Which lines of the data contain the word "beak"? Gather every one of them, matching case exactly.
INFORMATION SUPPLIED start
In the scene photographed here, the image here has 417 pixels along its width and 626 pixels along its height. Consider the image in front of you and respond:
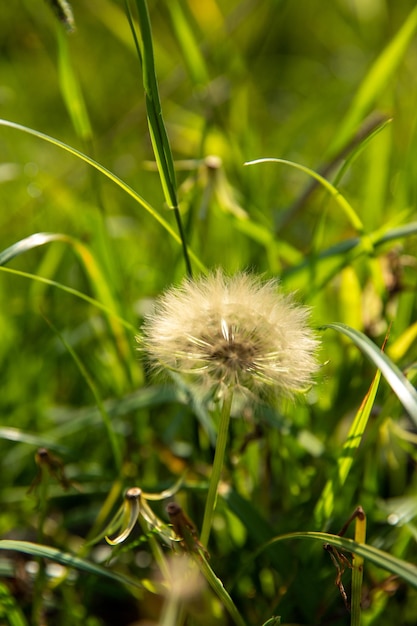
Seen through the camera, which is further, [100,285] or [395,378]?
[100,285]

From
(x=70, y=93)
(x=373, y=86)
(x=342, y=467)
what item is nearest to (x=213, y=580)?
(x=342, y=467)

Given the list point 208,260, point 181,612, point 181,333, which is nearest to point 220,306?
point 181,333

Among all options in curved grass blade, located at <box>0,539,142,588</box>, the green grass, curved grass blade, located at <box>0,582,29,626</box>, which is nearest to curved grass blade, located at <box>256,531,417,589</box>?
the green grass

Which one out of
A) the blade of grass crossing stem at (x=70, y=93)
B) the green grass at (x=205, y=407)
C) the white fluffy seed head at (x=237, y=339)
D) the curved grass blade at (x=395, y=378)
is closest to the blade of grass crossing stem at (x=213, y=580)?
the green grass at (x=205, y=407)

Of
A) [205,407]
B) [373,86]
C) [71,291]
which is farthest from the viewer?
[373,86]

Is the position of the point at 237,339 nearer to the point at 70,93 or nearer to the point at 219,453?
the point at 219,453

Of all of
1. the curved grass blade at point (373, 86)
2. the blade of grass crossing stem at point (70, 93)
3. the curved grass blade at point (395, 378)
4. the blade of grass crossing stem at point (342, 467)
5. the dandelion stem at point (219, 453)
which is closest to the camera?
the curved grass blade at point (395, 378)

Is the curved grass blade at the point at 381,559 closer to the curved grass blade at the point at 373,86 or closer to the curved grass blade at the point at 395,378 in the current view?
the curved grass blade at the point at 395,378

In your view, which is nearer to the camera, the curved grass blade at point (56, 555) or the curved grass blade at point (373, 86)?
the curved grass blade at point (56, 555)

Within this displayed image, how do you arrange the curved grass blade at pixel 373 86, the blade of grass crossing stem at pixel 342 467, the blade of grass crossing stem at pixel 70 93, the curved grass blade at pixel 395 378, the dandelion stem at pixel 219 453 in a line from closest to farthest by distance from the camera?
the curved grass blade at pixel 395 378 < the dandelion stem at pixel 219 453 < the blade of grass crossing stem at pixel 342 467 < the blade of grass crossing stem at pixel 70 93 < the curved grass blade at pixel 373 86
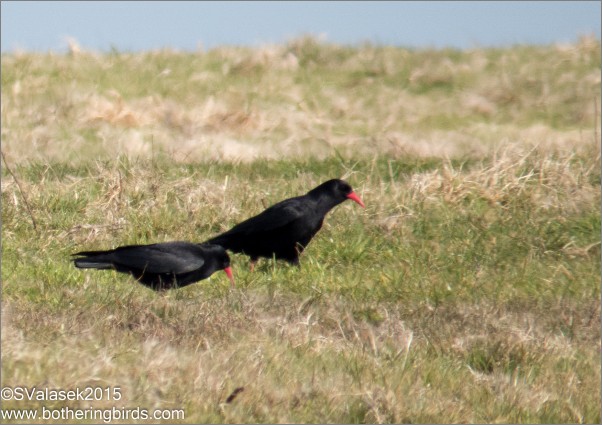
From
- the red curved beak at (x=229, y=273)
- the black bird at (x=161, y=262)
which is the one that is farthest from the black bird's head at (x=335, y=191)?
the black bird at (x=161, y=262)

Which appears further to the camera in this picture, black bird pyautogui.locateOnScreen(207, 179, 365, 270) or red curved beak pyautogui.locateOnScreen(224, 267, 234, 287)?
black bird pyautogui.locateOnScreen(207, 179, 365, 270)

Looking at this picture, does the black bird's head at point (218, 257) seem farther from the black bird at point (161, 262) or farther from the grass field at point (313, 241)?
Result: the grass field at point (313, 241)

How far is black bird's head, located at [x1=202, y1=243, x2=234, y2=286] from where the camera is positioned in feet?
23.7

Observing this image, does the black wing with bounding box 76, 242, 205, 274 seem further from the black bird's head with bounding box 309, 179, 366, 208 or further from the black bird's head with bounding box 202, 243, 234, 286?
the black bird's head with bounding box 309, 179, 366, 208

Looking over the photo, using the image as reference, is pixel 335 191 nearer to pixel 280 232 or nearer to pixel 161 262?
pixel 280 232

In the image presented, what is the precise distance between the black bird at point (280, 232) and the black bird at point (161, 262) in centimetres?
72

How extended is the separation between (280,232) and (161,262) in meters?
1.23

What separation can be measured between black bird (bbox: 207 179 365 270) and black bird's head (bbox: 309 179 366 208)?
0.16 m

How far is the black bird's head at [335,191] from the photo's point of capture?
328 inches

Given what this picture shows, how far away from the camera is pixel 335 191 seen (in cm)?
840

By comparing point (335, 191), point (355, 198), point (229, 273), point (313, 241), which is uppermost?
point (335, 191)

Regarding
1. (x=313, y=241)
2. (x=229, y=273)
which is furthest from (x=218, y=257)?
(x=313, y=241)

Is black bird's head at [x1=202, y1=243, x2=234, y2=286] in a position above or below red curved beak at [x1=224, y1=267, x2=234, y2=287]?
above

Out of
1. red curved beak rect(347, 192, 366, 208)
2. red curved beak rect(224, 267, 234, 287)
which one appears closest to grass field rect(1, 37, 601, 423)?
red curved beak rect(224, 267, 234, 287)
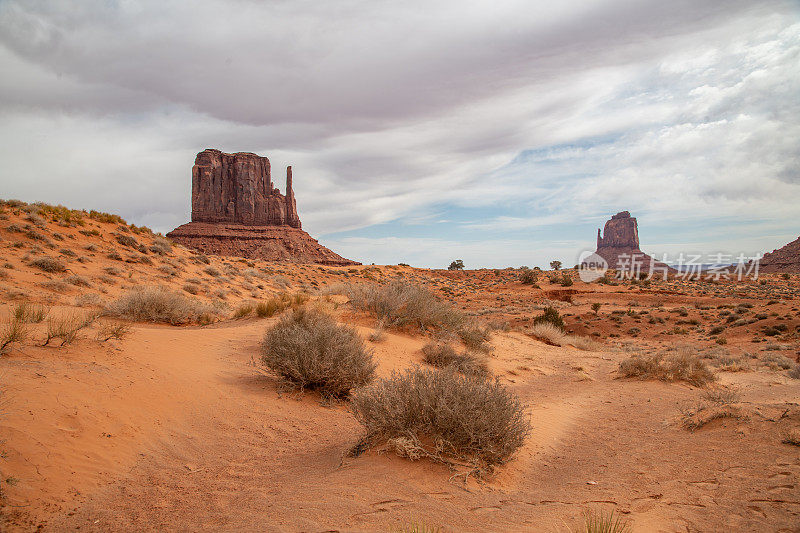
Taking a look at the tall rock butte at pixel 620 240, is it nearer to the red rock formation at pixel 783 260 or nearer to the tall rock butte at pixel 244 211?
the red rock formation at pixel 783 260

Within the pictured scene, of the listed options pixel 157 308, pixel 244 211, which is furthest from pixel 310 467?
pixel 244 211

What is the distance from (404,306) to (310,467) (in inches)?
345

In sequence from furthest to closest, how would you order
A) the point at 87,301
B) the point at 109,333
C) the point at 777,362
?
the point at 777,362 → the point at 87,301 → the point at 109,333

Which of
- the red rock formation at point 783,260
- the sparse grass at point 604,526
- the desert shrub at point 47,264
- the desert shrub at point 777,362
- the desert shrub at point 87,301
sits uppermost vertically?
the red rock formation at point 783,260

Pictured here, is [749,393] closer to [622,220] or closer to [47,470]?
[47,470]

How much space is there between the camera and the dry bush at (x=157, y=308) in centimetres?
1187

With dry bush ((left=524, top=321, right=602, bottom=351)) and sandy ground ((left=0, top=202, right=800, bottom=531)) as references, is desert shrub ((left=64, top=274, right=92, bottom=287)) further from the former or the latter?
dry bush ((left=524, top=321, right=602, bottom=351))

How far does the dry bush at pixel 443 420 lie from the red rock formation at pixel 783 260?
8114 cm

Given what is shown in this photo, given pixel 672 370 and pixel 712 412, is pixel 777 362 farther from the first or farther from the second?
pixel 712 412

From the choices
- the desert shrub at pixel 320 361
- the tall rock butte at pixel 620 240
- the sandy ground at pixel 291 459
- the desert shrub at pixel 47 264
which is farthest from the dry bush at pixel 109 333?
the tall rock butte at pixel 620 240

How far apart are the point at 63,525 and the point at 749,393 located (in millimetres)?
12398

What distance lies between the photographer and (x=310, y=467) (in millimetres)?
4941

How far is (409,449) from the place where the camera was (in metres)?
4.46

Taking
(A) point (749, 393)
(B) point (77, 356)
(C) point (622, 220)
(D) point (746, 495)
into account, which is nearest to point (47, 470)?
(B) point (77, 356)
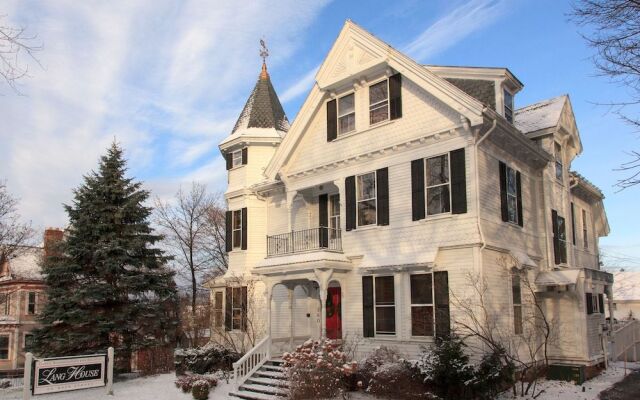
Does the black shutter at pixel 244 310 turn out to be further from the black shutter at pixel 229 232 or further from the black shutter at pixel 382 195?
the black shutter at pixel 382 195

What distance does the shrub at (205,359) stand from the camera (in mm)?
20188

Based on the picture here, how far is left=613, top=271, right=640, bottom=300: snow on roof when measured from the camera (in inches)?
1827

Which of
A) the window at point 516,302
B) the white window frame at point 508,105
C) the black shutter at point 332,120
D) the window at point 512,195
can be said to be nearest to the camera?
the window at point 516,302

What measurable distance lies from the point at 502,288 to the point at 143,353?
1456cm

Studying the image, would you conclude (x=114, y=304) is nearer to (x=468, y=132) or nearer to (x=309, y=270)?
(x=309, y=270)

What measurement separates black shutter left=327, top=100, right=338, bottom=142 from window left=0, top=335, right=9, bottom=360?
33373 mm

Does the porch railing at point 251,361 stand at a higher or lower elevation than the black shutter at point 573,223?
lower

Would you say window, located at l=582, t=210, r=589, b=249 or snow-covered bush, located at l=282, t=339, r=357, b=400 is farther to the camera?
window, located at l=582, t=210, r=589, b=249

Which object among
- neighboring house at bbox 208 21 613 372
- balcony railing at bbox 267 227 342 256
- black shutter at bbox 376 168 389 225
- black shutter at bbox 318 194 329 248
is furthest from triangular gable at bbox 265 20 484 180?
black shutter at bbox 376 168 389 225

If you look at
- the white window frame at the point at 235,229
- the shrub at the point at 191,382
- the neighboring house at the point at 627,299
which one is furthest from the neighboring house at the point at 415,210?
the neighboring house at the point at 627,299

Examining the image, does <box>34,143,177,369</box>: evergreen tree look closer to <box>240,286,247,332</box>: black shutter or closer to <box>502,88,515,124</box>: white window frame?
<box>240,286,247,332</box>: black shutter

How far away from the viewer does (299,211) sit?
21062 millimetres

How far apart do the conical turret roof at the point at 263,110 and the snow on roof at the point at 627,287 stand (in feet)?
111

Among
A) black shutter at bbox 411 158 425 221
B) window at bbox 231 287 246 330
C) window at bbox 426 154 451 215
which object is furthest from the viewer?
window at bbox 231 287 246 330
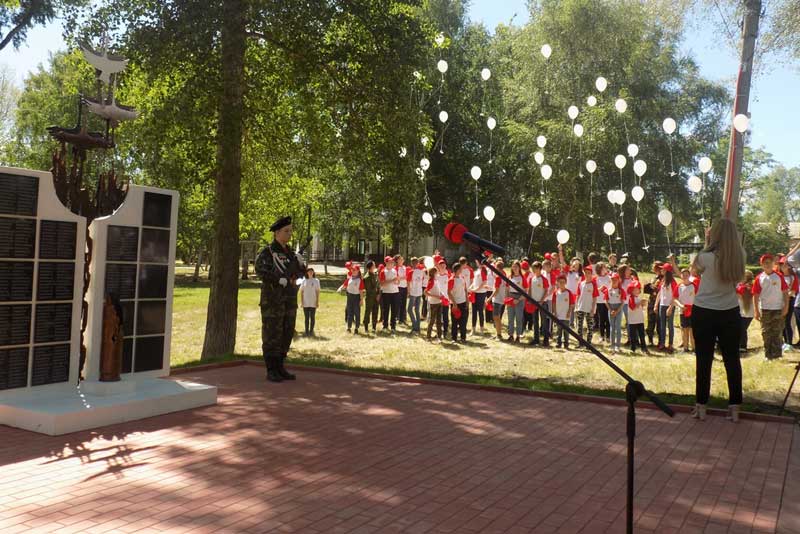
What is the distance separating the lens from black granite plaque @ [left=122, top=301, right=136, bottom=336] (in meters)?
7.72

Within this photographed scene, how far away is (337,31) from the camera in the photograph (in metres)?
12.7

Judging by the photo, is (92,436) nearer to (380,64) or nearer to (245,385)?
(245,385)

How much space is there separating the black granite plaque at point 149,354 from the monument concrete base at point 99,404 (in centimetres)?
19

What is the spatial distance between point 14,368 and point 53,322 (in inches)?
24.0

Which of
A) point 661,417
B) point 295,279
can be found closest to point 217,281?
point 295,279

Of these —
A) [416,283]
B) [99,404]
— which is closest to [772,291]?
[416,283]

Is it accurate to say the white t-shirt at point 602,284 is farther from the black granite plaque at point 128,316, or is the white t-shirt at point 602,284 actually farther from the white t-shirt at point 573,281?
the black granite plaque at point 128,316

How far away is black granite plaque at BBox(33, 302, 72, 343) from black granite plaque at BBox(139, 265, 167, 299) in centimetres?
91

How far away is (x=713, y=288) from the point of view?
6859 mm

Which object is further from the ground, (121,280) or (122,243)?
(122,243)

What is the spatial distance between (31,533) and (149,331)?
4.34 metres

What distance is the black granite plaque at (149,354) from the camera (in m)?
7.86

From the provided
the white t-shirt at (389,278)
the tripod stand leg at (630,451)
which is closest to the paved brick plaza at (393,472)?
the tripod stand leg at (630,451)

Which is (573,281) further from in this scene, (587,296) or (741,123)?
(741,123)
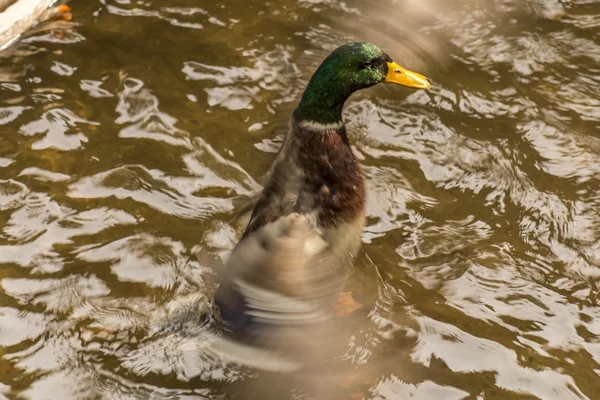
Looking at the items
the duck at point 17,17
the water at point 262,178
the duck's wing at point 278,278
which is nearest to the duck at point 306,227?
INFORMATION SUPPLIED end
TASK ANSWER »
- the red curved beak at (x=229, y=273)
Which appears further to the camera in this picture, black bird pyautogui.locateOnScreen(207, 179, 365, 270) or red curved beak pyautogui.locateOnScreen(224, 267, 234, 287)?
Is black bird's head at [x1=202, y1=243, x2=234, y2=286] in a position above or below red curved beak at [x1=224, y1=267, x2=234, y2=287]?
1. red curved beak rect(347, 192, 366, 208)
2. red curved beak rect(224, 267, 234, 287)
red curved beak rect(224, 267, 234, 287)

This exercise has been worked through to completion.